■ Dataset entries
[start]

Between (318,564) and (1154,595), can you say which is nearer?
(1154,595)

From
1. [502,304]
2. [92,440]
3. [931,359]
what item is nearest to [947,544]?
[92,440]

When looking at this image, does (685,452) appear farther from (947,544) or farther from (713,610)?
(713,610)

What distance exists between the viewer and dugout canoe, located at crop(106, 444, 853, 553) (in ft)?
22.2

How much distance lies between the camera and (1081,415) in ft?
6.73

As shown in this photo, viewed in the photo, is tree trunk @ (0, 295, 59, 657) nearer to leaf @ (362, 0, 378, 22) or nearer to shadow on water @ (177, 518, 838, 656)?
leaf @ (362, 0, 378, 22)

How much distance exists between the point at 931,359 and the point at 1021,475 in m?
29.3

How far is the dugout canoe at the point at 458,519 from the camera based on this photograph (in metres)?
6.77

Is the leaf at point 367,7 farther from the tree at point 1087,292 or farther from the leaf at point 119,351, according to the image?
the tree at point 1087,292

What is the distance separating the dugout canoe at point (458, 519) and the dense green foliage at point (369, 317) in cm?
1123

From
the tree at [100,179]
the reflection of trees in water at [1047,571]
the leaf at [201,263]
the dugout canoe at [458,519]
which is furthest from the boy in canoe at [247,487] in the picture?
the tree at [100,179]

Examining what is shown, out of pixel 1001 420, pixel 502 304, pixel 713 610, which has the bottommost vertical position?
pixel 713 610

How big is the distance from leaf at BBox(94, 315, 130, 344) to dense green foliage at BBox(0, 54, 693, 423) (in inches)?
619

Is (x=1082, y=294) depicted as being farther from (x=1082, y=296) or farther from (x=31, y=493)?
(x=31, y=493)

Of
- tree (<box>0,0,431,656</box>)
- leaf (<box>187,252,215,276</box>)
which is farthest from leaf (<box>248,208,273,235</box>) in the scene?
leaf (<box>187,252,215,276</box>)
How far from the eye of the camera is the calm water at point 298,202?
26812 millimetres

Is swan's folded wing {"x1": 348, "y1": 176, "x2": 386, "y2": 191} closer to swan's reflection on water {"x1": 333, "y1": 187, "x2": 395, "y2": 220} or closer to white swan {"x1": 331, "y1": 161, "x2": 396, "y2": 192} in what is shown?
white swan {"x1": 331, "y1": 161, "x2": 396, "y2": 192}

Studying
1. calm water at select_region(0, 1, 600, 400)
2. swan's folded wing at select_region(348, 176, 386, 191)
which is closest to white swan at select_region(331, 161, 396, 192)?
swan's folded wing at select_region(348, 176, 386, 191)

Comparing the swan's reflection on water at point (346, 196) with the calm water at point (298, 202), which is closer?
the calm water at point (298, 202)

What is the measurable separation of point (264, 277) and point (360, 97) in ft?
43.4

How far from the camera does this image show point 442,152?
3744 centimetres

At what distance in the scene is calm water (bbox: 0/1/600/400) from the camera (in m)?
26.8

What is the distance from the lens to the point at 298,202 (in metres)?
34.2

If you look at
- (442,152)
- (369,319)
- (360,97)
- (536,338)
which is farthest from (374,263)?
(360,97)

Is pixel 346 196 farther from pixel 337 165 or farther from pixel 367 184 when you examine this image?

[end]

■ Your goal
Lay out the lines from the one containing "Is the leaf" through the one containing "26812 millimetres", both included, as a JSON list of strings with one string per line and blank lines left out.

■ The solution
[
  "Is the leaf at point 367,7 farther from the tree at point 1087,292 or farther from the leaf at point 119,351, according to the image?",
  "the tree at point 1087,292",
  "What is the distance separating the dugout canoe at point (458, 519) and the dense green foliage at point (369, 317) in cm?",
  "1123",
  "From",
  "the tree at [100,179]",
  "the reflection of trees in water at [1047,571]",
  "the leaf at [201,263]",
  "the dugout canoe at [458,519]",
  "which is furthest from the boy in canoe at [247,487] in the picture?",
  "the tree at [100,179]",
  "Examining what is shown, out of pixel 1001 420, pixel 502 304, pixel 713 610, which has the bottommost vertical position?",
  "pixel 713 610",
  "How big is the distance from leaf at BBox(94, 315, 130, 344) to dense green foliage at BBox(0, 54, 693, 423) (in inches)?",
  "619",
  "Is (x=1082, y=294) depicted as being farther from (x=1082, y=296) or farther from (x=31, y=493)?",
  "(x=31, y=493)",
  "Of",
  "- tree (<box>0,0,431,656</box>)",
  "- leaf (<box>187,252,215,276</box>)",
  "which is farthest from leaf (<box>248,208,273,235</box>) in the scene?",
  "leaf (<box>187,252,215,276</box>)",
  "How far from the eye of the camera is the calm water at point 298,202?",
  "26812 millimetres"
]